Utilities are quantitative measures of patient preferences, and thus used in CEA to represent the improvement in health associated with an intervention. However, conventional methods for evaluating utilities are ill suited to compare treatments for skin diseases since virtually all the benefit for cutaneous therapy is in improvement in quality of life rather than prolonging life expectancy. The best method for assessing utilities in dermatologic conditions has not been established. Zug et al⁴ were one of first to apply the concept of utilities to measuring psoriatic patient preferences. They assessed 3 categories of psoriasis severity and potential adverse outcomes of methotrexate therapy using the methods of visual analog scale (VAS), time trade-off, and standard gamble. A fourth method to approximate utility is the willingness-to-pay (WTP) method, which may be a more sensitive method for non–life-threatening or life-limiting disorders. It has the advantage of measuring health care benefit in terms of dollars rather than a nonmonetary effectiveness measure. By using this dollar amount, one can then evaluate interventions and therapies using cost-benefit analysis (CBA).

Not only is there uncertainty in the best method to assess utility for psoriasis but there is also controversy as to whose preferences should be used when performing CEA. Often the argument is made that the preferences from the society as a whole should be used, insofar as it is society's money that is being apportioned. However, others claim that people without the disease cannot accurately assess utilities without experiencing the symptoms associated with the disease. This view proposes that utilities obtained from patients should be the ones used. Last, physician opinions are often used as a proxy for patients since it is often difficult to obtain utilities from patients.

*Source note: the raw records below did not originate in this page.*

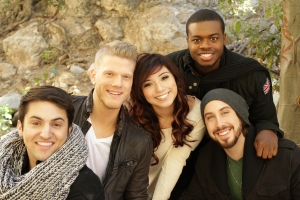 Pentatonix, photo by Ryan Parma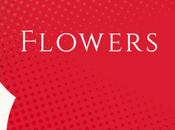 Flowers Valentino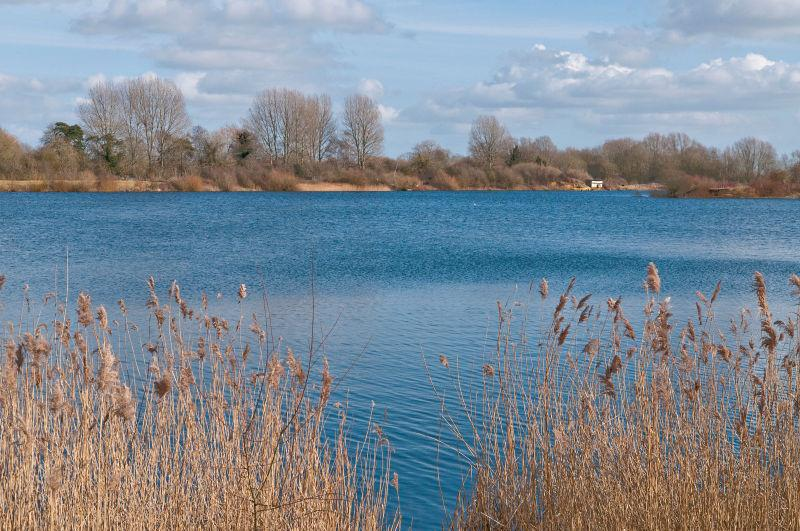 Uninterrupted views across the Somerford Lagoon - The largest lake on the Lower Mill Estate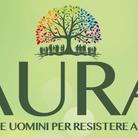 AURA - Alberi e Uomini per Resistere Assieme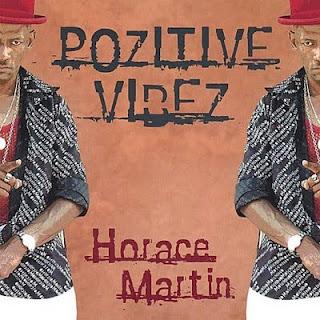 Horace Martin. dans Horace Martin horace+martin++positive+vibez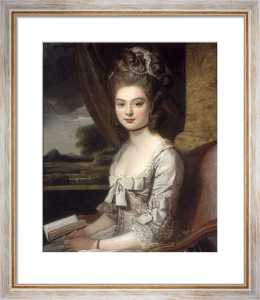 Portrait of Miss Hill by Sir Nathaniel Dance-Holland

In this study, we compare 2 of the common therapies for moderate to severe psoriasis, use of methotrexate and outpatient Goeckerman therapy, in a CBA and a CEA. The 2 therapies are ideal for this type of study since they differ in both cost and efficacy. Also, the preferences for these 2 therapies are unpredictable since they differ with respect to potential adverse effects. We queried patients, dermatologists, and members of society for their utilities using both the WTP and VAS methods.

We constructed a survey with a 3-factor design. We assessed utilities with the WTP and VAS methods for each of the 2 forms of therapy (methotrexate and Goeckerman) for each of the disease severities: mild, moderate, and severe psoriasis. We defined the severities as follows: mild psoriasis covers less than 30% of the body, is hidden by clothing, and usually does not itch. Moderate psoriasis covers between 30% to 60% of the body, is not totally covered by clothing, and is associated with mild itching. Severe psoriasis covers more than 60% of the body, is visible above clothing, and is associated with constant itching.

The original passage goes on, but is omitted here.